Records drawn from a dataset:
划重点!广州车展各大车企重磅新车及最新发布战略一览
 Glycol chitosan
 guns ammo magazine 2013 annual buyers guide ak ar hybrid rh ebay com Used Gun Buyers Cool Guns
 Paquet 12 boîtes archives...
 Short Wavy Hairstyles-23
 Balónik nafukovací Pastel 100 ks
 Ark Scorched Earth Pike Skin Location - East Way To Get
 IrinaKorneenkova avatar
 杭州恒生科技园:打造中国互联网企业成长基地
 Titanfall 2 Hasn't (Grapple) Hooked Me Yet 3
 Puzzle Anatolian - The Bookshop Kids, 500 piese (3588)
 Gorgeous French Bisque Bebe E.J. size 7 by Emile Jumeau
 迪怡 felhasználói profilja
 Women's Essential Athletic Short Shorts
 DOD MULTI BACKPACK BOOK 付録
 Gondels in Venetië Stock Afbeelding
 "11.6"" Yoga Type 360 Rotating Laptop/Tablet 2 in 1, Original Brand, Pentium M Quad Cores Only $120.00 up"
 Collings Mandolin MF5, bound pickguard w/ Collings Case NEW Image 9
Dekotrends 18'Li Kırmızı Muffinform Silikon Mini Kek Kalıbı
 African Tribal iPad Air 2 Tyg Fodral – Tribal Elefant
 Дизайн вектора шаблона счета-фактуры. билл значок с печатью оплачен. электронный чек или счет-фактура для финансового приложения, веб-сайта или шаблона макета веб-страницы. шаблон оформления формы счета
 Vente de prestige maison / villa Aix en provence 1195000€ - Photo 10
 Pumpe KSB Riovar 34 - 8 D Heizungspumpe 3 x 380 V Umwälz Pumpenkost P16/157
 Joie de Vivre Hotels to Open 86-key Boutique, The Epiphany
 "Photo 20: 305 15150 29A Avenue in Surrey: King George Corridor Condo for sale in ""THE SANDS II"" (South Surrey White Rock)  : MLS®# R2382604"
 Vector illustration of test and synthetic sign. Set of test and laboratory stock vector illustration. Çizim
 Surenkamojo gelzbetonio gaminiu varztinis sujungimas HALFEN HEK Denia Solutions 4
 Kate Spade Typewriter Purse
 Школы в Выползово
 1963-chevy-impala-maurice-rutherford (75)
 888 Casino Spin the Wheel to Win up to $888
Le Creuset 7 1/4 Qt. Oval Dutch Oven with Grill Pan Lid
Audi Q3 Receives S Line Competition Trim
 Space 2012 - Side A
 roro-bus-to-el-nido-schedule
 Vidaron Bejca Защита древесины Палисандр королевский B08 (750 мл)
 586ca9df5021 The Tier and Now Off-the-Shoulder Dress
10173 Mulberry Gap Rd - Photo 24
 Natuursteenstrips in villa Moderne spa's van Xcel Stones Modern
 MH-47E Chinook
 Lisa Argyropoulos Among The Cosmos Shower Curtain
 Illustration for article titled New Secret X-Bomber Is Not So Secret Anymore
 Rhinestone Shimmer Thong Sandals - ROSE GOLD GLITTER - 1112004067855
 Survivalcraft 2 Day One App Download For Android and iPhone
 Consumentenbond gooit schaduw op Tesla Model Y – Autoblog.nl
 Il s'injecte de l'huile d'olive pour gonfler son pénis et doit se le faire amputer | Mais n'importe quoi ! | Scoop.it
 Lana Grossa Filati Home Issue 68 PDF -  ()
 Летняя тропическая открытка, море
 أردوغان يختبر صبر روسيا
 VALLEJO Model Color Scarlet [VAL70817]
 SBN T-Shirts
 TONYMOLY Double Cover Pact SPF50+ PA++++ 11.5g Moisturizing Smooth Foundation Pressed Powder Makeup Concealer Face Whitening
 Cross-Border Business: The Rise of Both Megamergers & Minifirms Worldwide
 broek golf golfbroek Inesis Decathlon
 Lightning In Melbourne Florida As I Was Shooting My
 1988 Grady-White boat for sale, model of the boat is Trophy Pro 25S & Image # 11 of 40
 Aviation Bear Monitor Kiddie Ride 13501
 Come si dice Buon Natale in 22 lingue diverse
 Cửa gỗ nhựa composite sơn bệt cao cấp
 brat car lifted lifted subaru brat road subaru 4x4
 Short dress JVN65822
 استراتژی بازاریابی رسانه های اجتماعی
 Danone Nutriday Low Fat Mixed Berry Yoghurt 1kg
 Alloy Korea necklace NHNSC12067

◆ What you have to do
Restating all of the data exactly is the whole task.

◆ Answer area
划重点!广州车展各大车企重磅新车及最新发布战略一览
 Glycol chitosan
 guns ammo magazine 2013 annual buyers guide ak ar hybrid rh ebay com Used Gun Buyers Cool Guns
 Paquet 12 boîtes archives...
 Short Wavy Hairstyles-23
 Balónik nafukovací Pastel 100 ks
 Ark Scorched Earth Pike Skin Location - East Way To Get
 IrinaKorneenkova avatar
 杭州恒生科技园:打造中国互联网企业成长基地
 Titanfall 2 Hasn't (Grapple) Hooked Me Yet 3
 Puzzle Anatolian - The Bookshop Kids, 500 piese (3588)
 Gorgeous French Bisque Bebe E.J. size 7 by Emile Jumeau
 迪怡 felhasználói profilja
 Women's Essential Athletic Short Shorts
 DOD MULTI BACKPACK BOOK 付録
 Gondels in Venetië Stock Afbeelding
 "11.6"" Yoga Type 360 Rotating Laptop/Tablet 2 in 1, Original Brand, Pentium M Quad Cores Only $120.00 up"
 Collings Mandolin MF5, bound pickguard w/ Collings Case NEW Image 9
Dekotrends 18'Li Kırmızı Muffinform Silikon Mini Kek Kalıbı
 African Tribal iPad Air 2 Tyg Fodral – Tribal Elefant
 Дизайн вектора шаблона счета-фактуры. билл значок с печатью оплачен. электронный чек или счет-фактура для финансового приложения, веб-сайта или шаблона макета веб-страницы. шаблон оформления формы счета
 Vente de prestige maison / villa Aix en provence 1195000€ - Photo 10
 Pumpe KSB Riovar 34 - 8 D Heizungspumpe 3 x 380 V Umwälz Pumpenkost P16/157
 Joie de Vivre Hotels to Open 86-key Boutique, The Epiphany
 "Photo 20: 305 15150 29A Avenue in Surrey: King George Corridor Condo for sale in ""THE SANDS II"" (South Surrey White Rock)  : MLS®# R2382604"
 Vector illustration of test and synthetic sign. Set of test and laboratory stock vector illustration. Çizim
 Surenkamojo gelzbetonio gaminiu varztinis sujungimas HALFEN HEK Denia Solutions 4
 Kate Spade Typewriter Purse
 Школы в Выползово
 1963-chevy-impala-maurice-rutherford (75)
 888 Casino Spin the Wheel to Win up to $888
Le Creuset 7 1/4 Qt. Oval Dutch Oven with Grill Pan Lid
Audi Q3 Receives S Line Competition Trim
 Space 2012 - Side A
 roro-bus-to-el-nido-schedule
 Vidaron Bejca Защита древесины Палисандр королевский B08 (750 мл)
 586ca9df5021 The Tier and Now Off-the-Shoulder Dress
10173 Mulberry Gap Rd - Photo 24
 Natuursteenstrips in villa Moderne spa's van Xcel Stones Modern
 MH-47E Chinook
 Lisa Argyropoulos Among The Cosmos Shower Curtain
 Illustration for article titled New Secret X-Bomber Is Not So Secret Anymore
 Rhinestone Shimmer Thong Sandals - ROSE GOLD GLITTER - 1112004067855
 Survivalcraft 2 Day One App Download For Android and iPhone
 Consumentenbond gooit schaduw op Tesla Model Y – Autoblog.nl
 Il s'injecte de l'huile d'olive pour gonfler son pénis et doit se le faire amputer | Mais n'importe quoi ! | Scoop.it
 Lana Grossa Filati Home Issue 68 PDF -  ()
 Летняя тропическая открытка, море
 أردوغان يختبر صبر روسيا
 VALLEJO Model Color Scarlet [VAL70817]
 SBN T-Shirts
 TONYMOLY Double Cover Pact SPF50+ PA++++ 11.5g Moisturizing Smooth Foundation Pressed Powder Makeup Concealer Face Whitening
 Cross-Border Business: The Rise of Both Megamergers & Minifirms Worldwide
 broek golf golfbroek Inesis Decathlon
 Lightning In Melbourne Florida As I Was Shooting My
 1988 Grady-White boat for sale, model of the boat is Trophy Pro 25S & Image # 11 of 40
 Aviation Bear Monitor Kiddie Ride 13501
 Come si dice Buon Natale in 22 lingue diverse
 Cửa gỗ nhựa composite sơn bệt cao cấp
 brat car lifted lifted subaru brat road subaru 4x4
 Short dress JVN65822
 استراتژی بازاریابی رسانه های اجتماعی
 Danone Nutriday Low Fat Mixed Berry Yoghurt 1kg
 Alloy Korea necklace NHNSC12067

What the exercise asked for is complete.